I take issue with equating the MST with FET or rather the other way around: redefining the MST through certain interpretations of the FET or the WTO provisions. Gourgourinis cites different interpretations of the FET, including e.g. “stability of the legal and business framework”, “the quality of the legal system which implies certainty in its norms and, consequently, their foreseeable application”, “transparency, as a significant element for the protection of both, the legitimate expectations for the Investor and the stability of the legal framework”. This “polyphony” of interpretations are treaty interpretations by investment tribunals; the way to them being custom is a long one. As a result, Gourgourinis constructs a custom which mirrors good governance standards of developed countries and thereby universalizes those standards. And although it is true that custom develops, and although he stresses that MST is indeed a minimum, the minimum seems to be set too high. Both elements of custom, practice as well as opinio iuris, need more arguments: the practice of good governance is surely a desirable goal (e.g. of development policies), but far from practiced in reality in many countries. Given that countries de facto conclude treaties including FET standards, it remains unclear thus why they would need to include these standards at all if they were of the opinion that FET equals the MST as interpreted by Gourgourinis: FET as MST standards would be applicable anyway. Furthermore, it would be completely incomprehensible why the Free Trade Commission of NAFTA stressed that FET has to be interpreted as MST, obviously narrowing the standard down, not up, as Gourgourinis is suggesting. It is the states’ will and practice which foremost determines custom, not investment tribunals’ interpretation.

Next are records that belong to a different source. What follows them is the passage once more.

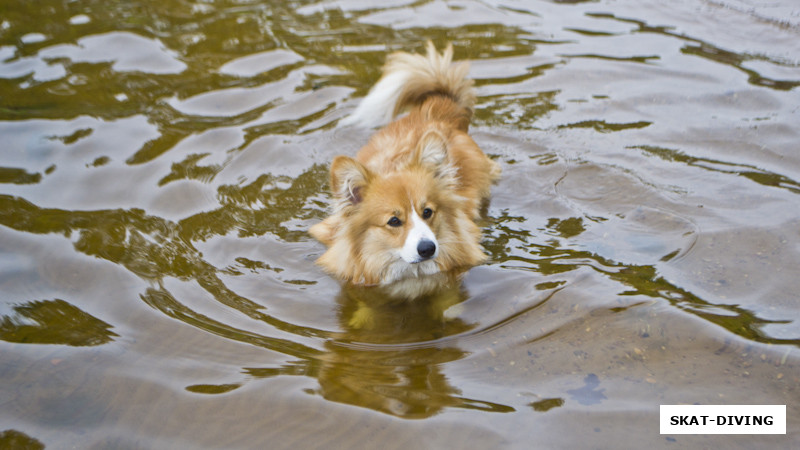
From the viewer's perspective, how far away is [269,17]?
314 inches

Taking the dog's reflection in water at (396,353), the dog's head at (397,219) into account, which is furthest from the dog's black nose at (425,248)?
the dog's reflection in water at (396,353)

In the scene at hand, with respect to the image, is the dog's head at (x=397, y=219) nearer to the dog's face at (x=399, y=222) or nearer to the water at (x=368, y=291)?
the dog's face at (x=399, y=222)

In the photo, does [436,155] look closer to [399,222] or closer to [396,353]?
[399,222]

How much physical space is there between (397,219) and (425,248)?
0.33 meters

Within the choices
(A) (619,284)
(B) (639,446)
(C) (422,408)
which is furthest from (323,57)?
(B) (639,446)

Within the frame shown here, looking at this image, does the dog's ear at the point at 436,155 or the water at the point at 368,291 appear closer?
the water at the point at 368,291

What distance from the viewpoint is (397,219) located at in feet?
13.2

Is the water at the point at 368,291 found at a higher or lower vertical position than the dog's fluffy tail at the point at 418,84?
lower

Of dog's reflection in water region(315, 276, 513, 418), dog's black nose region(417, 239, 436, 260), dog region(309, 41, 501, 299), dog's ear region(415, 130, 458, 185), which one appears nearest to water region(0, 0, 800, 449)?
dog's reflection in water region(315, 276, 513, 418)

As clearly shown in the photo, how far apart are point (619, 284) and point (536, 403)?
40.8 inches

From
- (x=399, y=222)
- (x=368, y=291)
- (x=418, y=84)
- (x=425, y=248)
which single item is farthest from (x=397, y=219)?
(x=418, y=84)

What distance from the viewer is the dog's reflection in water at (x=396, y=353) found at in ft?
9.86

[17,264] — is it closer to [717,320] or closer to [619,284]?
[619,284]

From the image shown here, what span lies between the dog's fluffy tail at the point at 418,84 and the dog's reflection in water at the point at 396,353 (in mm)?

In spite of the claim that the MST is contained in treaty provisions, the treaty provisions still might go further in protection and take different forms in WTO or investment law. It is therefore a questionable conclusion that an investor will prevail in a dispute based on FET if the same facts have been found before to violate WTO standards and vice versa. The author’s conclusion suggests a complete identity of protective standards in trade and investment which merits caution.